Sunday, November 28, 2010

The Christian Church in Turkey

There are Christians in Turkey. Not many. But a few. The country is approximately 99% Muslim. However, when you say that, it's like saying that most of America is Christian. While that is true, people run the gamut on that spectrum. Some are devout. Some go to church twice a year. Some have no idea what the religion they claim actually means.

Our friend Rana is a Turkish Christian. She was born and raised in a Christian community in Turkey. She met and married a Christian American named Jake. We met Rana through Tristan and Shannon -- our friends from Eglin who were stationed here at incirlik the two years before we came. Tristan and Shannon connected us with each other, and what a blessing that has been.

Rana's first language is Turkish, but she speaks nearly perfect English. Jake's first language is Turkish, but he speaks nearly perfect Turkish. They have two young children -- a boy Aksel who a few months older than Isaac and a daughter, Mia, who is nearly one. They are a very down-to-earth and peaceful family. Sitting with them makes me feel that we've been friends for a very long time.

This morning we met our new friends for breakfast at a delightful Turkish weekend buffet. There was a playground for the kids to play at and more tables than I imagine could ever be filled which meant that you are allowed to stay as long as you want (in comparison to having to leave the restaurant as soon as you are done eating in America as Rana pointed out.) We got there at close to 9 which is early for Turkish standards. Their communities really start moving closer to eleven. We lounged and ate breakfast and lunch over the course of two hours while the kids ran and played to their heart's content.

I love watching my boys play with Turkish children. Language is not a barrier for them. They can play together without worrying about not being able to understand each other. It's how the whole world should be.

The food was fabulous. Breakfast in Turkey is quite different than America but there are enough similarities to make me feel comfortable. Eggs are often included and usually some orange juice of some sort. The rest is usually a large variety of cheeses, breads, meets, olives, and various nuts and figs and such. There is much that I do not try and much I cannot imagine eating so early in the morning. But there are also many things that surprise me and feel semi-familiar. Rana helped me with many words and also informed me of one word I should not attempt to say. Saying it incorrectly would be the equivalent of the f-word. So better to not try at all.

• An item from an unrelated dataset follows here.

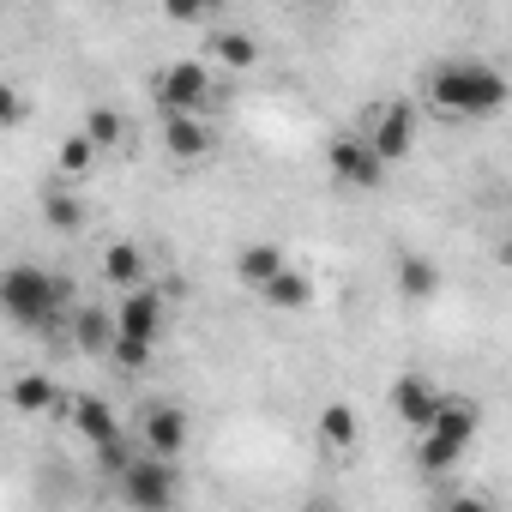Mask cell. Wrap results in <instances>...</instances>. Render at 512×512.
Returning <instances> with one entry per match:
<instances>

After breakfast, we had the opportunity to attend church with Jake and Rana. Their church is small. Just a dozen or so people. Being a Christian in Turkey is not against the law. Leading someone to Christianity is not against the law. However while there are no political implications for changing faith, socially, for a Muslim to leave their faith and become a Christian, they would face tremendous obstacles. Conversion can mean an individual is ostracized from their family and community. It's not a simple decision. It's a life-changing moment.

There actually was a visitor other than myself at church today, and he began asking questions about the faith. That was quite powerful. I speak very little Turkish and that was the only language spoken. I could often infer what was being talked about via a combination of hand gestures, a phrase or two I recognized, or Rana's whispers of explanation.

JB, Jake, and the kids played in a courtyard off the tiny church which was really just a home converted to serve the function of worship. Because I can read the language, I was able to sing the songs and read their Bible with them even if I didn't know what most of the words meant. (I wish I would have brought my English Bible so I could have read along in English.) I did, however, recognize the tune to one song: There is Power in the Blood. I was able to sing this in English while they sang in Turkish. How awesome! Elijah happened to be with me for that song. He danced and clapped in the midst of Turkish people singing as loudly as they could to only a guitar.

I want to take advantage of the opportunity to learn more about this country we are living in whenever I can. Rana is wonderful for that. Often times, a Turk speaks English only fairly well. This makes it difficult to ask questions and get answers as to social norms and customs. But Rana speaks English nearly perfectly. This allows me to ask questions and learn fully. She is a beautiful person who laughs easily and shares readily.

Having the opportunity to worship with other Christians in this country is not something I will ever forget. I look forward to getting to know Jake and Rana better over our next two years here!


Anonymous said...

That is really neat Wendi. I am learning through you. :) Love, Sarah

Anonymous said...

If this were facebook i would hit LIKE! :) Tante Jan

camfox said...

Really neat Wendi. Jake and Rana sound like a really neat couple. I had a friend in Mexico like your Rana. She spoke english well, and helped me so much when it came to understanding culture. Way to jump in with both feet Wendi!

Deniz Bevan said...

Ooh, was this in Istanbul?

Wendi Kitsteiner said...

Deniz, no this was in Adana.

Deniz Bevan said...

Thanks! I haven't visited Adana, yet.